Monday, July 9, 2012

Delphic Maxim #6 Know What You Have Learned

This is part of my commitment to posting once a week on the Delphic Maxim.  This  post was originally added to my personal journal, and I am cross posting it here for the sake of continuity.  There has been some editing on my part to clean up the writing, correct spelling, and properly credit others of ideas they presented me.

 It is even more important to remain aware of what you have not learned or perhaps cannot learn. I'm talking about book knowledge, social experience, cultural knowledge, and religious mystery here.

Book knowledge can often be easy to uncover, though depending on the field of study one might find a limit to discovered material as well. Knowing what assumptions one has made or what gaps may exist in one's knowledge is core to moving forward in studies or in applying that knowledge.

Social experience is personal. One can never learn a lesson or teach a lesson to someone else. One can advise or offer suggestions, but there is a true and important limit to one's understanding of other people and other situations. When it comes to judging another's words, actions, or view point it is knowledge and compassion for this lack of knowledge that helps me communicate and understand another, not my actual knowledge on said subject.

Cultural experience is very closely related to social. I think it's important to acknowledge the two are separate but linked. Both obtaining cultural knowledge and knowing when one is out of one's known culture is more important than to me than knowing every cultural nuisance of one's home culture.

Religious mystery is something I think is core to talk about in the Pagan Umbrella. We aren't all mystery religions and we don't all believe in religious mystery, but enough of us do that we need to be familiar with it (at least as familiar as one can be with a secret). Speaking purely for myself, this idea of a mystery faith was almost impossible for me to grasp when I first started exploring paganism. I was raised Christian and the whole idea that there was something one could not or should not teach another about one’s faith or the universe was completely foreign. After all, Christianity isn’t just a revealed faith, but one who’s core tenant is to spread the good word far and wide. The concept that deity might want you to keep quiet or may choose how to disseminate information in a way that one cannot adequately share the knowledge, is beyond imagination.

I followed on in confusion and ignorance. I have to admit I often thought and felt unkind things toward people keeping religious secrets. It seemed to me like there was some kind of exclusive club I wasn’t being let into or some grand information that would make my world view fall into place if only these people would give up the goods so to speak. Finally one person finally gave me an example of a religious mystery being experiential based and therefor impossible for them to relate to me as I had not had that experience and words couldn’t fully describe or explain the meaning of that experience. This idea was something that finally clicked for me in a way it just hadn't before. Suddenly the world of a mystery religion or a religious mystery made sense to me.

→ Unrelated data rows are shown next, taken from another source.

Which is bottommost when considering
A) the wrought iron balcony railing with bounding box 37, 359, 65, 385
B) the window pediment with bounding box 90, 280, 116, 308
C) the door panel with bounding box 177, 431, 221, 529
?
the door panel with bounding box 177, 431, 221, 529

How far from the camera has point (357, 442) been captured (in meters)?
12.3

It occurred to me, that I might already have a few of my own religious mysteries. I could tell people about the ritual and what I perceived as happening but no words would describe the fullness of my understanding or the way the information was imparted to me. 

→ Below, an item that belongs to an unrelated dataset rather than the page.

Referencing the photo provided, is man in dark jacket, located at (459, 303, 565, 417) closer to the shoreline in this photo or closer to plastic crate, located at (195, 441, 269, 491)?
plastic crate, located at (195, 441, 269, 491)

It’s like trying to explain the feeling of white water rafting,  I can talk about the bumps, the sprays of water, the size and shape of the raft, the near misses with rocks, and moments where I was almost thrown out. The person I tell the story to can relate to a certain degree with what I’m telling them so long as I’m descriptive, but if they’ve never been white water rafting or they’ve seen a river or been on a boat, their understanding is naturally incomplete.

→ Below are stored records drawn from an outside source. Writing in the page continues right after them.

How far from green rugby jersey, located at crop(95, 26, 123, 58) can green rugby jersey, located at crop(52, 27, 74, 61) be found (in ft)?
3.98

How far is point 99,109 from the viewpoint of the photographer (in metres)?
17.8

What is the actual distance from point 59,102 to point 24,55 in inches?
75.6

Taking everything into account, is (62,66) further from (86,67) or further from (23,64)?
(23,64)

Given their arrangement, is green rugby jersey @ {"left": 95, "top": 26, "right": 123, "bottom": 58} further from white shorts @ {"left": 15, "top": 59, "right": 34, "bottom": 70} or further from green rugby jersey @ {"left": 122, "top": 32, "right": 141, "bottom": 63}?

The point is that there is a ton I don't know and this used to bother me greatly.  There was huge pressure on me to know everything and be sure of everything.   Something the pagan community has given me is that I don't have to know it all and I don't want to know it all. That's a years in the making conclusion and one I have to come back to sometimes when I push too hard, but it's helped me tremendously over the years to be aware of ignorance and in some cases be alright with it. 

 So know what you've learned, know what you have not learned, and know that you don't have to and should not learn it all.